One hawala dealer, Hajji Ahmed Shah Hakimi, said two routes were primarily used to bring cash in from Iran: one directly across the border with Iran and another through Pakistan.

Both he and Mr. Akhtary insisted that they were not involved in smuggling cash for Iranians or anyone else, but that other hawala traders were.

Mr. Hakimi said the sanctions on Iran were seen in Afghanistan as an American issue, and that is why some Afghans had no problem smuggling money for Iranians. Some Afghan officials echoed that view, saying the Iranian money flow was not a top concern, though the broader problem of bulk cash smuggling was.

The flow of cash in and out of Afghanistan goes largely unmonitored and unimpeded, a “country-sized” money-laundering operation, said a European forensic auditor who has tracked financial crime in Afghanistan and spoke on the condition of anonymity.

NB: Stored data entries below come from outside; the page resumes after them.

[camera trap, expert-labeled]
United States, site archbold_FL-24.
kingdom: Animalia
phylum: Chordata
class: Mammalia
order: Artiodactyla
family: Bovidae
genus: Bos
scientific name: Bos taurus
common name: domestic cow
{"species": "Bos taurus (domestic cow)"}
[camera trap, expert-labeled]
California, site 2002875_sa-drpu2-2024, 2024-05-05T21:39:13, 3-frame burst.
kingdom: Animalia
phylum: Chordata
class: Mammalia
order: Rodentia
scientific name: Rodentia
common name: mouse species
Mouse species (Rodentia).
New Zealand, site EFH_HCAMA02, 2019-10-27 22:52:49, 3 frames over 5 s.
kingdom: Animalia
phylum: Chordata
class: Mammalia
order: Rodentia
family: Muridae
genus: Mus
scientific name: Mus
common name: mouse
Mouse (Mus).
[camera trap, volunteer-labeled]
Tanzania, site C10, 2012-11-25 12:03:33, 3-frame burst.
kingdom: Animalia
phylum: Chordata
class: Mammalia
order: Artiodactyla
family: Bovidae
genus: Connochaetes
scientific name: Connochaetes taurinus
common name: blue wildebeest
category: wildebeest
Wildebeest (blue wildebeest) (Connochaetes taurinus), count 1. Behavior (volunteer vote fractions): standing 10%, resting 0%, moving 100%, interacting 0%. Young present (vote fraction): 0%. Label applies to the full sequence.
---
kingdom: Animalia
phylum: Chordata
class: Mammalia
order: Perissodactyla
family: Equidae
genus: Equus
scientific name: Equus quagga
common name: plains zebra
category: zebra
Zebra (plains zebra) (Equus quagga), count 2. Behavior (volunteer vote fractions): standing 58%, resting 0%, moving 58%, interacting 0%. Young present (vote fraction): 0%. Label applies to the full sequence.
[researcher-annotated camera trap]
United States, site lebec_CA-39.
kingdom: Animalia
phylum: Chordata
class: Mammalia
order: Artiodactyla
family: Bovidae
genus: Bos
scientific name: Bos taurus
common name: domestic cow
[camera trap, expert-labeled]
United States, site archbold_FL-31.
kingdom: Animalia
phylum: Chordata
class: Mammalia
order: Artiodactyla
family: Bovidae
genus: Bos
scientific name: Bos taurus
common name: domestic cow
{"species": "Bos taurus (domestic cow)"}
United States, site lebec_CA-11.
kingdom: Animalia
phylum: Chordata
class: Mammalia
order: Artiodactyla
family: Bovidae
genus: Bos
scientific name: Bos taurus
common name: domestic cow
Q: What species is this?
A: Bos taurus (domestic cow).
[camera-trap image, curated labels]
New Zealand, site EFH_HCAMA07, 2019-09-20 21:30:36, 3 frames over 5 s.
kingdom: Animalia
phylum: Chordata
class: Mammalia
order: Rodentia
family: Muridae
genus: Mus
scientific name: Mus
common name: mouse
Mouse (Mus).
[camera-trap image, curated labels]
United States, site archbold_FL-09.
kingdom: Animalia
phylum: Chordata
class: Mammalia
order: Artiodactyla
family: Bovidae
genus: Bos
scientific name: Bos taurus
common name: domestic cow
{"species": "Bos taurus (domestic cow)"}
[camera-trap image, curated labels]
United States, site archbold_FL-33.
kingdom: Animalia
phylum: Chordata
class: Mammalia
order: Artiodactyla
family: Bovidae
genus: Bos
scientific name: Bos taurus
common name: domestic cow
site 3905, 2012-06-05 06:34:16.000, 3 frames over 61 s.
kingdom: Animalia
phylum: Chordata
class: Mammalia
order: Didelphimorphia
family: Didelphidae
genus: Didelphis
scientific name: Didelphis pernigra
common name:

In 2011, an estimated $4.6 billion, a sum equivalent to roughly a third of Afghanistan’s gross domestic product, was stuffed into suitcases, shrink-wrapped onto pallets or packed into boxes and flown out of Kabul’s airport on commercial airline flights, most of them headed for Dubai, United Arab Emirates, according to the central bank.

Though new rules and better enforcement have begun to cut into the cash flying out of Kabul, it is anyone’s guess how much moved out of Afghanistan overland on trucks or on twice-weekly flights to Dubai from Kandahar in southern Afghanistan, said an Afghan official who tracks suspicious financial transactions and spoke on the condition of anonymity.

“Kandahar?” he said. “We have no idea what is going there.”

Matthew Rosenberg reported from Kabul, and Annie Lowrey from Washington.